= Flash pasteurization =

Pasteurization process for liquids

Flash pasteurization, also called "high-temperature short-time" (HTST) processing, is a method of heat pasteurization of perishable beverages like fruit and vegetable juices, beer, wine, and some dairy products such as milk. Compared with other pasteurization processes, it maintains color and flavor better, but some cheeses were found to have varying responses to the process.

Flash pasteurization is performed to kill spoilage microorganisms prior to filling containers, in order to make the products safer and to extend their shelf life compared to the unpasteurised foodstuff.

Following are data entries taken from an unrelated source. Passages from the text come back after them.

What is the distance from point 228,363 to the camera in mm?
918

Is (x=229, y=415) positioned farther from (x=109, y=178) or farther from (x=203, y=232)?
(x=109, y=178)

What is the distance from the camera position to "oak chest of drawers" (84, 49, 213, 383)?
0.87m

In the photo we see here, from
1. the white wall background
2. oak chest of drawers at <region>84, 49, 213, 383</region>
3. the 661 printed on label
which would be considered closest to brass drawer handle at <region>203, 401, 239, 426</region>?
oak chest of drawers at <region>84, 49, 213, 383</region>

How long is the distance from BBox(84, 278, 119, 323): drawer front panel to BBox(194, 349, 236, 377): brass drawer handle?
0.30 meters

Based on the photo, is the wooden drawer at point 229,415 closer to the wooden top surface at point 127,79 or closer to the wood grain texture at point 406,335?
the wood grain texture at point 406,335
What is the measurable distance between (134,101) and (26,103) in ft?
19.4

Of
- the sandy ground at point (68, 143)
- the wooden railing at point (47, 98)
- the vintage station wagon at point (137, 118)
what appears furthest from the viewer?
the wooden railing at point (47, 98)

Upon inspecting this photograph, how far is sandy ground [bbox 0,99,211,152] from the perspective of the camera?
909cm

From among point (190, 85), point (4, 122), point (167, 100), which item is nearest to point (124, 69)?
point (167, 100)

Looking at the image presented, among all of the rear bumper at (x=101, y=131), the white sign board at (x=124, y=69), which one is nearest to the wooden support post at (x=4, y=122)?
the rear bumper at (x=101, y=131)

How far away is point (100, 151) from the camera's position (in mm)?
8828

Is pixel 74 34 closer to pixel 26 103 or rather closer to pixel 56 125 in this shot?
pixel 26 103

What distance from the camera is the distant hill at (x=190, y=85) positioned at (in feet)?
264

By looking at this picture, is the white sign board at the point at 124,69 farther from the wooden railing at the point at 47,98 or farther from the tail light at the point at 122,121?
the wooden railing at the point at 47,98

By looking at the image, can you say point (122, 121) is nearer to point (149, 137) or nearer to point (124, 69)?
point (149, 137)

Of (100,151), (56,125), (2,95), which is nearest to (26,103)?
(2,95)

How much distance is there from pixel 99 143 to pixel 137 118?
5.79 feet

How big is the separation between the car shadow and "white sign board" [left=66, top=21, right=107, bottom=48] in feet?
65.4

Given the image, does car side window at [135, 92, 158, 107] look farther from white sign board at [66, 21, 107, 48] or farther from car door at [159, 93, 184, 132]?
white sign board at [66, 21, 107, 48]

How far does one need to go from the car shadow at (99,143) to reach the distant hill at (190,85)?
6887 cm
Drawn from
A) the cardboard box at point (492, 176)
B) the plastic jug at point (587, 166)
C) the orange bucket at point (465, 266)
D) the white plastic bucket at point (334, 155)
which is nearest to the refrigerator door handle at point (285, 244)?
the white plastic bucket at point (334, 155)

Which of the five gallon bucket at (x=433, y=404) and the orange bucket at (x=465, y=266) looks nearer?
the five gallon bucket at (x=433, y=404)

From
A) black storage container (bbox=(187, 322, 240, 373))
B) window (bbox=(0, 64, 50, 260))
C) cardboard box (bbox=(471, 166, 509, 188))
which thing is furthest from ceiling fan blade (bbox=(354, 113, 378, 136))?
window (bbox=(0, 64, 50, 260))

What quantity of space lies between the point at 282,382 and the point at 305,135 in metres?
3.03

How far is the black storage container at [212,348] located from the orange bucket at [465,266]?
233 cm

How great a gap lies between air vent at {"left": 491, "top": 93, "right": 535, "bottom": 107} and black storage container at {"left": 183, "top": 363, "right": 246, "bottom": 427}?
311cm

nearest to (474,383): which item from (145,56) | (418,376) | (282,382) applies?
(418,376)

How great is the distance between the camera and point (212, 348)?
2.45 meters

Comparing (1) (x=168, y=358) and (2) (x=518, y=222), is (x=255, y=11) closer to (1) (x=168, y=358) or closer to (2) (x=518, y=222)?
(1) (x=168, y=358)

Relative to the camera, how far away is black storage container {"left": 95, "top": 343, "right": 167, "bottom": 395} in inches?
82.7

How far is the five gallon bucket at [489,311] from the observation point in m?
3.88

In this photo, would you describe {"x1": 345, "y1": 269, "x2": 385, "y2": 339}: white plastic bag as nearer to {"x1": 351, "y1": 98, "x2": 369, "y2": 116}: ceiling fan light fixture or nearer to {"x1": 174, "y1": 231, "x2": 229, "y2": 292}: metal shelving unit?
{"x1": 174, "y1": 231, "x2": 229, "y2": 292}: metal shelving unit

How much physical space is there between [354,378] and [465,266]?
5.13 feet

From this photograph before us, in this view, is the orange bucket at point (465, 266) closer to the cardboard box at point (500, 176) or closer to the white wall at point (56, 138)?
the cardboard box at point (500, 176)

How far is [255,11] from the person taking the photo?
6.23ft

For example, one manufacturer of flash pasteurizing machinery gives shelf life as "in excess of 12 months". It must be used in conjunction with sterile fill technology (similar to aseptic processing) to prevent post-pasteurization contamination.

The liquid moves in a controlled, continuous flow while subjected to temperatures of 71.5 °C (160 °F) to 74 °C (165 °F), for about 15 to 30 seconds, followed by rapid cooling to between 4 °C (39.2 °F) and 5.5 °C (42 °F).

The standard US protocol for flash pasteurization of milk, 71.7 °C (161 °F) for 15 seconds in order to kill Coxiella burnetii (the most heat-resistant pathogen found in raw milk), was introduced in 1933, and results in 5-log reduction (99.999%) or greater reduction in harmful bacteria. An early adopter of pasteurization was Tropicana Products, which has used the method since the 1950s. The juice company Odwalla switched from non-pasteurized to flash-pasteurized juices in 1996 after tainted apple juice containing E. coli O157:H7 sickened many children and killed one.